To make transferring to a private college smooth, it is recommended that students contact the particular institution as soon as possible, obtain a catalog, and work closely with a counselor to plan their course of study. Some private institutions will allow students to transfer with less than 60 units and may accept the Intersegmental General Education Transfer Curriculum (IGETC) pattern. Work with your counselor to determine which approach is best for you.

Q. Is there a maximum number of units I can transfer?

As a general rule, the number of units accepted for transfer will be 60 semester units. However, most colleges and universities will accept a maximum of 70 semester units towards the total number of units needed to complete your bachelor’s degree. If you have taken more units than that, the content of the courses will be used to satisfy the needed requirements without penalty.

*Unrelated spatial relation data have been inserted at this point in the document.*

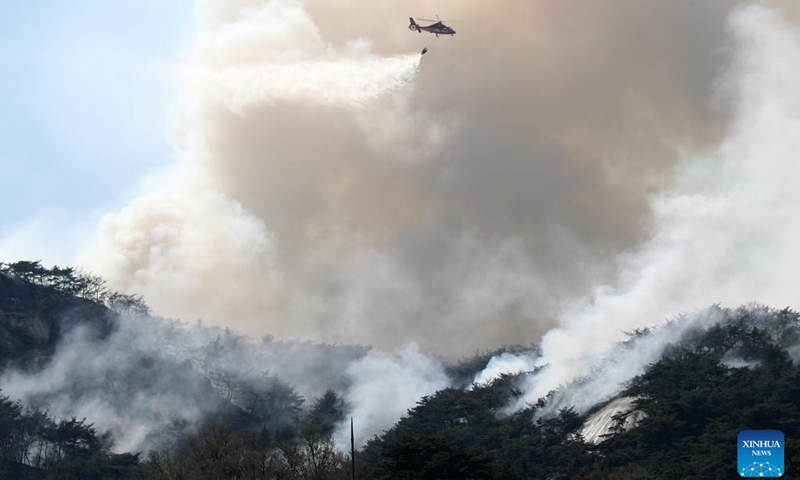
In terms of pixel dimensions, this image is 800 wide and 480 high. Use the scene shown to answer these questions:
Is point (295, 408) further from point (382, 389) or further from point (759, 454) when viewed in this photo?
point (759, 454)

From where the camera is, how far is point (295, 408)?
167125 millimetres

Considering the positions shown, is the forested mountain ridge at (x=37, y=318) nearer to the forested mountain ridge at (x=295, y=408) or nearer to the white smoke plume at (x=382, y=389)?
the forested mountain ridge at (x=295, y=408)

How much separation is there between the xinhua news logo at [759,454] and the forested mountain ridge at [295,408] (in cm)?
2283

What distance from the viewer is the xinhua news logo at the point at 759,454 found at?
155ft

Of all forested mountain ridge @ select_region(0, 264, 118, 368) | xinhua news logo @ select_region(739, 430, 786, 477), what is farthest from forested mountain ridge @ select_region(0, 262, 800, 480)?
xinhua news logo @ select_region(739, 430, 786, 477)

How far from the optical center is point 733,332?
433 ft

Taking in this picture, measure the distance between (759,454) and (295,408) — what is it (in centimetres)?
12429

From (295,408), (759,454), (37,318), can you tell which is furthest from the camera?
(295,408)

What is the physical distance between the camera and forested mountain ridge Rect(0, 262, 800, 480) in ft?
310

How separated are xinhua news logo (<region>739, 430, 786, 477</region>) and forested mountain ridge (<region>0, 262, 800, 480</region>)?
22825 mm

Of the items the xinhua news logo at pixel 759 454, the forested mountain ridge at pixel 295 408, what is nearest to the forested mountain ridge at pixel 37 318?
the forested mountain ridge at pixel 295 408

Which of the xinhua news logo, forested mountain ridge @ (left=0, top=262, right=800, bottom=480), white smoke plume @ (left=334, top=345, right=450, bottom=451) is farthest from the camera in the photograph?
white smoke plume @ (left=334, top=345, right=450, bottom=451)

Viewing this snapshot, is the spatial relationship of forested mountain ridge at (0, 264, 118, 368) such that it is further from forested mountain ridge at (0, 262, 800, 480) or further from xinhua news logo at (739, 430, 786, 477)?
xinhua news logo at (739, 430, 786, 477)

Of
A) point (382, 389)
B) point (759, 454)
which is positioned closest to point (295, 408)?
point (382, 389)
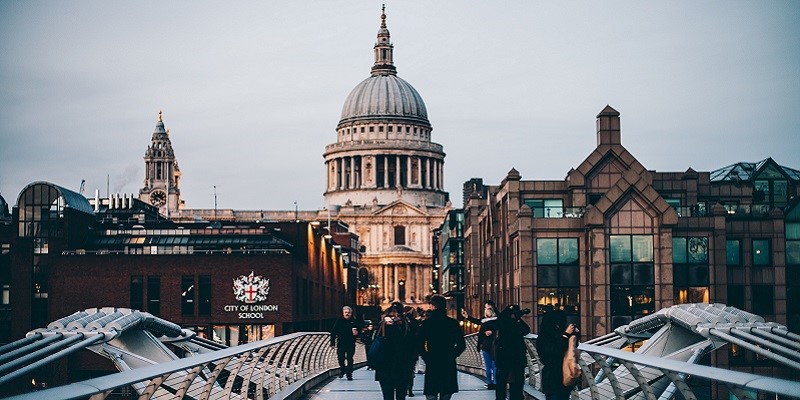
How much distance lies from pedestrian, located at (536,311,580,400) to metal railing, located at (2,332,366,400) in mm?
4227

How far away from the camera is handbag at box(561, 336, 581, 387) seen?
57.3 ft

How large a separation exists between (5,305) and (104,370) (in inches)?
556

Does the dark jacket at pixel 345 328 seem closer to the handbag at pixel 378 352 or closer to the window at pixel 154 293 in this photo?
the handbag at pixel 378 352

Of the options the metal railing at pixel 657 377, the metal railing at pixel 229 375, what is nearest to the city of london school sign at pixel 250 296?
the metal railing at pixel 229 375

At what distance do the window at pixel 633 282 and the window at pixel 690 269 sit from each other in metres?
1.56

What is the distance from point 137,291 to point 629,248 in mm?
32850

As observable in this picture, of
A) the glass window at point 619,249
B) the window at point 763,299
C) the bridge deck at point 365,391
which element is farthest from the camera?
the window at point 763,299

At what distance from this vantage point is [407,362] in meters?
21.0

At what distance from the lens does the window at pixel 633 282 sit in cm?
5994

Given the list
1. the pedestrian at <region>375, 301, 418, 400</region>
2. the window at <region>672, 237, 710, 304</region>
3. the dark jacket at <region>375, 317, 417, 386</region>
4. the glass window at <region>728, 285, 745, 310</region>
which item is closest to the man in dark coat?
the pedestrian at <region>375, 301, 418, 400</region>

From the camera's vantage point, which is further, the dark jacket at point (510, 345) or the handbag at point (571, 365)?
the dark jacket at point (510, 345)

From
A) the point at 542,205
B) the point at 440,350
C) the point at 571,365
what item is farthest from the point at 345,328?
the point at 542,205

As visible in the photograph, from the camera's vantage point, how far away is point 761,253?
62.9 meters

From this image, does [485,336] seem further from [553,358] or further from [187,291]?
[187,291]
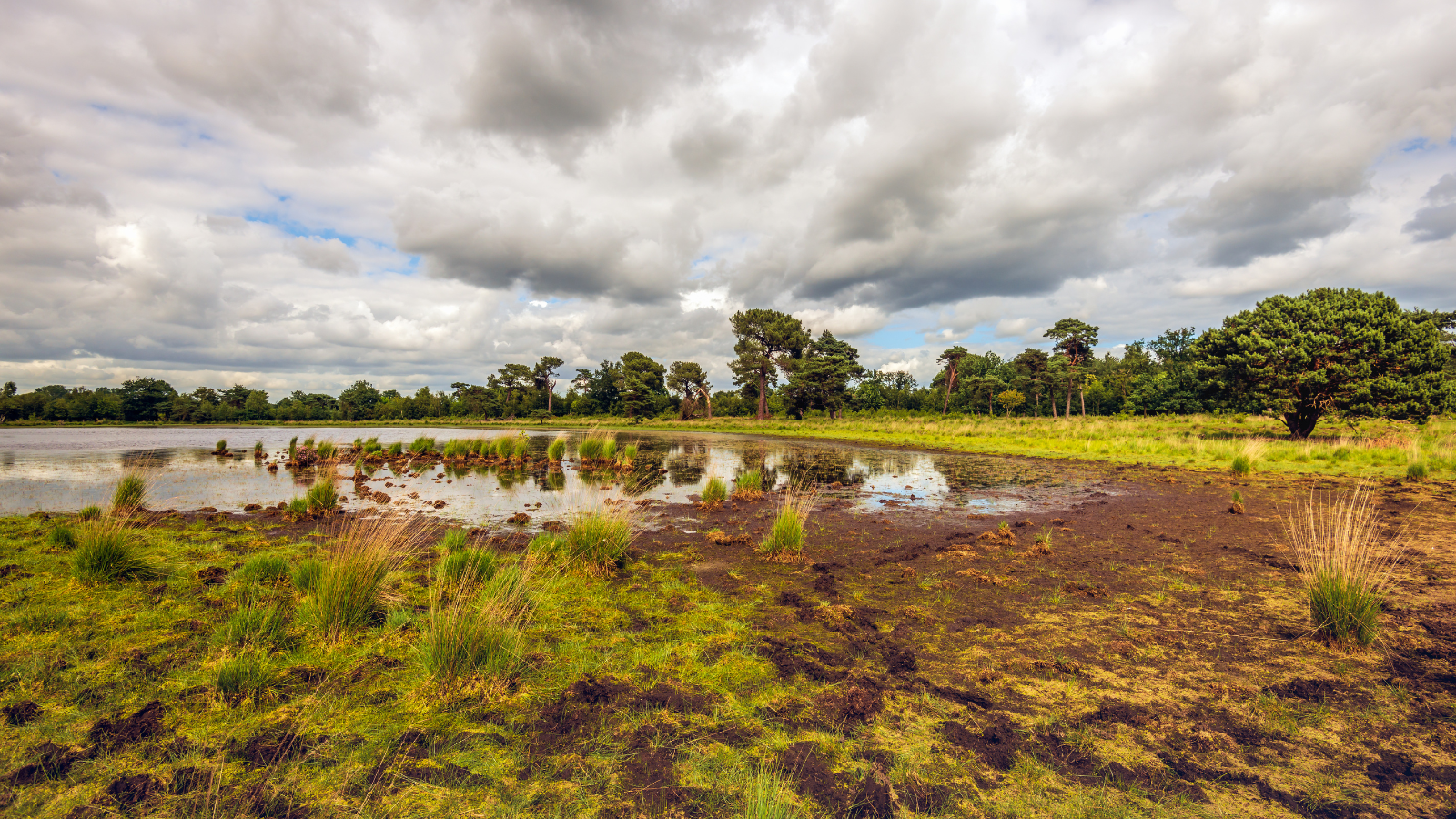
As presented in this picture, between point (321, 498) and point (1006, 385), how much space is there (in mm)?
88957

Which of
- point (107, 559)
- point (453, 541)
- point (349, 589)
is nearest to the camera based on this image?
point (349, 589)

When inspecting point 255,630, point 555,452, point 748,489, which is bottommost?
point 748,489

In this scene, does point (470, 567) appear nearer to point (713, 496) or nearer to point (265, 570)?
point (265, 570)

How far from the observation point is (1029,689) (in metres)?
3.85

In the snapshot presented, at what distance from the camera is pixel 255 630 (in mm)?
4254

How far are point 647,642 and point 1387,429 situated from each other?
37208 mm

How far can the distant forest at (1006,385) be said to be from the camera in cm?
2208

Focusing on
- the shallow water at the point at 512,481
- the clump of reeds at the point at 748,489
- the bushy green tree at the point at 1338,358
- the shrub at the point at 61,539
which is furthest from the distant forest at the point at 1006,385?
the shrub at the point at 61,539

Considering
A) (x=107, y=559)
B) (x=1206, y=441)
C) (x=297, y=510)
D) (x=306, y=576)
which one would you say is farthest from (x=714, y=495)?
(x=1206, y=441)

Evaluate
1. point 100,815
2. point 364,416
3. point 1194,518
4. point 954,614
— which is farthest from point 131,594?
point 364,416

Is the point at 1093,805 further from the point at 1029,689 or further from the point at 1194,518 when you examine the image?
the point at 1194,518

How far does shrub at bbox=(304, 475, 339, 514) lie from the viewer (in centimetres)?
1001

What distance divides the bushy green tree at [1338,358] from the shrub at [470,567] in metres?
30.8

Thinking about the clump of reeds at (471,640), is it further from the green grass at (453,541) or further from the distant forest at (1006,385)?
the distant forest at (1006,385)
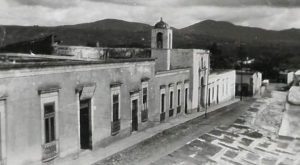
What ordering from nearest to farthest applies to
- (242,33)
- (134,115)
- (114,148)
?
(114,148) → (134,115) → (242,33)

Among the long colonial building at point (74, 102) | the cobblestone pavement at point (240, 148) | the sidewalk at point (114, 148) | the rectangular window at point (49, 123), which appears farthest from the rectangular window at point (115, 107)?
the rectangular window at point (49, 123)

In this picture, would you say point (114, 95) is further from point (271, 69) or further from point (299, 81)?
point (271, 69)

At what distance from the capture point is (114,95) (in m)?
17.4

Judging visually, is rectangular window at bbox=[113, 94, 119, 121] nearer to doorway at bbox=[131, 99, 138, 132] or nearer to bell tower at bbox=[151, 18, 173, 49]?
doorway at bbox=[131, 99, 138, 132]

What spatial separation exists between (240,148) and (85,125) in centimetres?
722

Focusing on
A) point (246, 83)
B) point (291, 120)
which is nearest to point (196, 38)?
point (246, 83)

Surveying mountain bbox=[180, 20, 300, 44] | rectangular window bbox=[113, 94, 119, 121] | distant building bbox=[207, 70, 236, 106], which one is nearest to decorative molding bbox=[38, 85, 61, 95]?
rectangular window bbox=[113, 94, 119, 121]

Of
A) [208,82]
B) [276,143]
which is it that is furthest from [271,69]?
[276,143]

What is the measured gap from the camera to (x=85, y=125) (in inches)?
627

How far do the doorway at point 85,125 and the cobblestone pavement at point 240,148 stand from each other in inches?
125

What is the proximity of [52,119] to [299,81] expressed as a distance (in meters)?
19.3

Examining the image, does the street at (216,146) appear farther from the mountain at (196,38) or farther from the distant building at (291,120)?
the mountain at (196,38)

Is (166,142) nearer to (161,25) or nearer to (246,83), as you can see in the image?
(161,25)

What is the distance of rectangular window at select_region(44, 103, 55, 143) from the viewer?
1319 cm
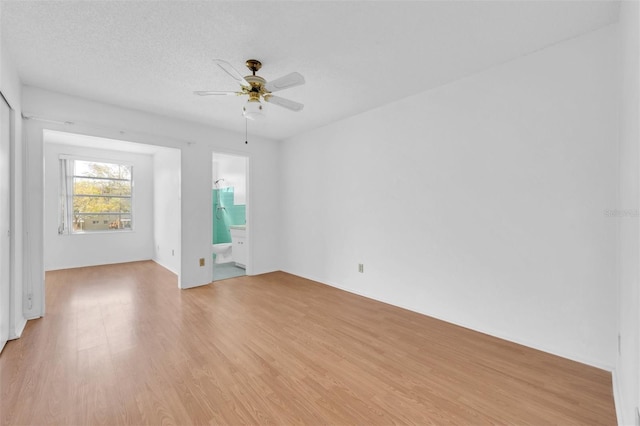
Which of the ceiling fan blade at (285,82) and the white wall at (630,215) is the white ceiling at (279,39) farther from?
the white wall at (630,215)

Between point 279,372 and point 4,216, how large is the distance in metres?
2.70

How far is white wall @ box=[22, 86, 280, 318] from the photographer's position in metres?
2.89

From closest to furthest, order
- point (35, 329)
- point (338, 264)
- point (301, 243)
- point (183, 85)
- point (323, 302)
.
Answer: point (35, 329), point (183, 85), point (323, 302), point (338, 264), point (301, 243)

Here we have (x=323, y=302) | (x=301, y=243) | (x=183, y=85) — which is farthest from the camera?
(x=301, y=243)

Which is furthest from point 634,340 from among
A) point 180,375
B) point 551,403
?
point 180,375

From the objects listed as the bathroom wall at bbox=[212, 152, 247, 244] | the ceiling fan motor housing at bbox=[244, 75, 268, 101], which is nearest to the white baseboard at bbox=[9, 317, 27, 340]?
the ceiling fan motor housing at bbox=[244, 75, 268, 101]

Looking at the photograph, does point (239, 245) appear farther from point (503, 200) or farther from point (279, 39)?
point (503, 200)

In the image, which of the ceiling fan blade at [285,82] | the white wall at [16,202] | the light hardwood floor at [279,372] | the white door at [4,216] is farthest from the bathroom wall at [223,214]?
the ceiling fan blade at [285,82]

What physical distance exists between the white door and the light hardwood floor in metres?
0.25

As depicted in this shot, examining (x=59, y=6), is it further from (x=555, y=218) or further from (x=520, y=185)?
(x=555, y=218)

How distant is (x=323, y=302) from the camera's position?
3455mm

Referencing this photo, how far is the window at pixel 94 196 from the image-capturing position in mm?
5199

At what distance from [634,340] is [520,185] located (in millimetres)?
1417

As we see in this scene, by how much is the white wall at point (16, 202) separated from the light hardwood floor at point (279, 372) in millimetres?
207
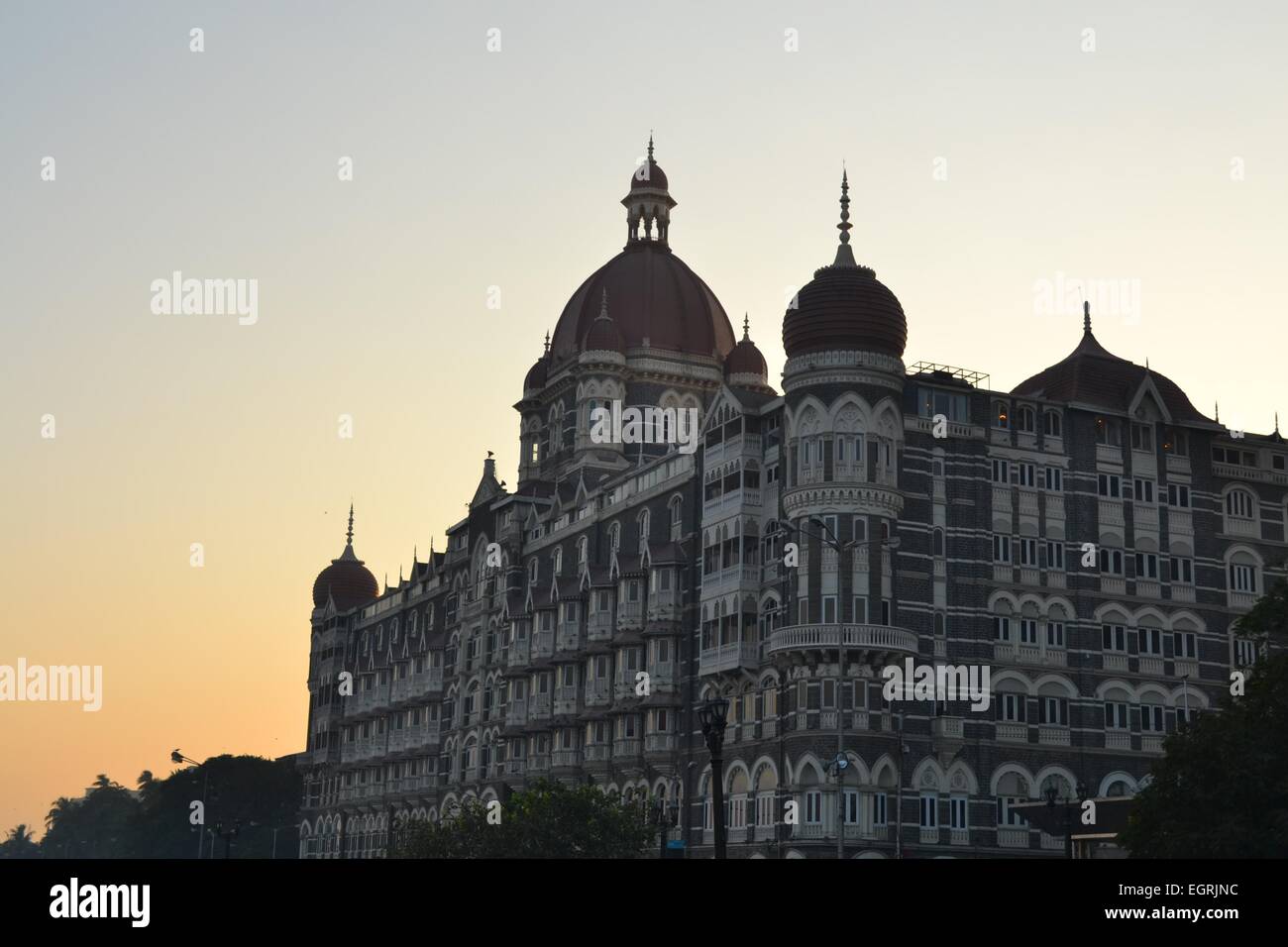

If you have attended a baccalaureate institution (4-year) prior to attending Ohlone College, be sure to inform your Counselor and inquire about unit limitations in admission for applicants with combination records.

Q. What is the difference between a quarter and a semester?

Each college/university has an academic year with terms marking the beginning and end of classes. A quarter is one type of term within an academic year. Each quarter is approximately 10 weeks in length, and include fall, winter, spring and summer. A semester is the other type of terms within an academic year, and can last anywhere from 15-18 weeks in duration. Schools functioning on a semester system offer fall and spring semesters, a Summer term(s), and possibly a winter term in the academic year.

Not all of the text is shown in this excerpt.